--- Start of Listed records ---

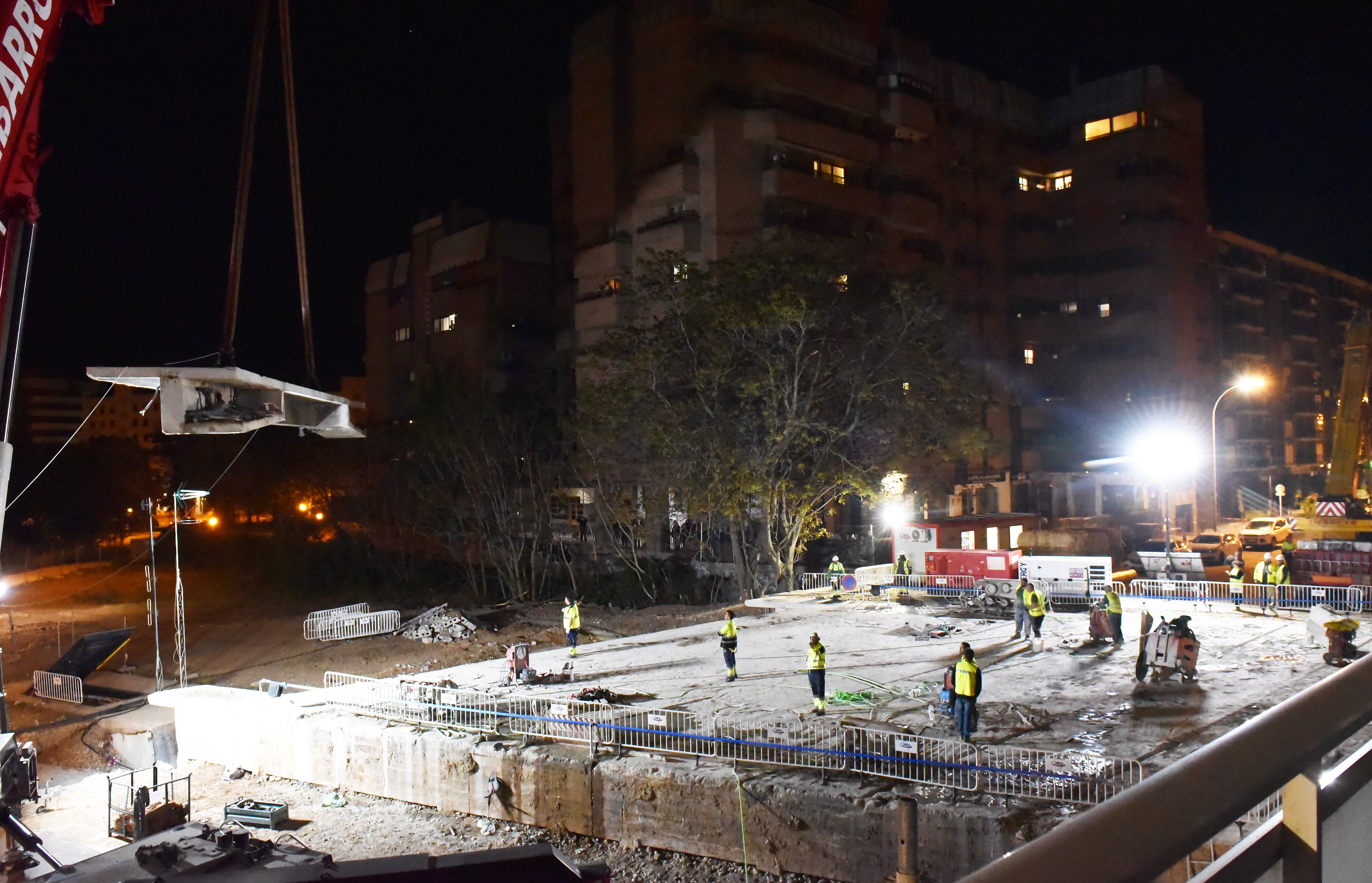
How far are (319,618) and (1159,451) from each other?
45401 mm

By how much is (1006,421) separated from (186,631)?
155ft

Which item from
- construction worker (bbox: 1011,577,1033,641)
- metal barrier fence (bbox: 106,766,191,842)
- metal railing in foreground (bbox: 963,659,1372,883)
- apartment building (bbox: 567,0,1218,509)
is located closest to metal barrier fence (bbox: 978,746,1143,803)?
construction worker (bbox: 1011,577,1033,641)

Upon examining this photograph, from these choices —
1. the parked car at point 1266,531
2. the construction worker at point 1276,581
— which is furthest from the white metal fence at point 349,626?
the parked car at point 1266,531

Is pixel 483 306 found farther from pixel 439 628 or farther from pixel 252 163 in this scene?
pixel 252 163

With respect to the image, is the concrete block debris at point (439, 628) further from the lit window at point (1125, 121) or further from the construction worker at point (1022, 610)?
the lit window at point (1125, 121)

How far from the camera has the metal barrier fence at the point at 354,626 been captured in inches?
1309

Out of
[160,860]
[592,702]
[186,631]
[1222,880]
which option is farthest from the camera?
[186,631]

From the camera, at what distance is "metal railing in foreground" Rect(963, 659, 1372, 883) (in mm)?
1176

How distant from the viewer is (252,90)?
8.09m

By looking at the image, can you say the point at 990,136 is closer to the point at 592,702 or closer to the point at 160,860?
the point at 592,702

--- End of Listed records ---

### Aim of the task
Please change "metal barrier fence" to "temporary fence" wherever it occurs in the rows above, and write the rows out again with everything else left as it is. Omit the pictures.

### Completed task
How far are (319,618) and (1159,451) from each other?
45401 mm

By how much is (1006,421) separated from (186,631)?
155ft

Which item from
- construction worker (bbox: 1011,577,1033,641)
- temporary fence (bbox: 106,766,191,842)
- metal railing in foreground (bbox: 963,659,1372,883)
- apartment building (bbox: 567,0,1218,509)
is located closest to temporary fence (bbox: 978,746,1143,803)?
construction worker (bbox: 1011,577,1033,641)

Upon examining this photograph, from these choices —
1. the parked car at point 1266,531
2. the construction worker at point 1276,581
— which is furthest from the white metal fence at point 349,626?
the parked car at point 1266,531

Is pixel 483 306 found farther from pixel 439 628 or farther from pixel 252 163 in this scene?
pixel 252 163

With respect to the image, is the concrete block debris at point (439, 628) further from the lit window at point (1125, 121) or further from the construction worker at point (1022, 610)?
the lit window at point (1125, 121)

How far from the camera has the temporary fence at the point at 354,626 been captured in inches?
1309

Out of
[160,860]
[592,702]
[186,631]
[1222,880]
which option is farthest from the camera?
[186,631]

From the camera, at what distance is "metal railing in foreground" Rect(963, 659, 1372, 883) (in mm)?
1176

How distant from the viewer is (252,90)?
8.09m

By looking at the image, can you say the point at 990,136 is closer to the point at 592,702 or closer to the point at 160,860?
the point at 592,702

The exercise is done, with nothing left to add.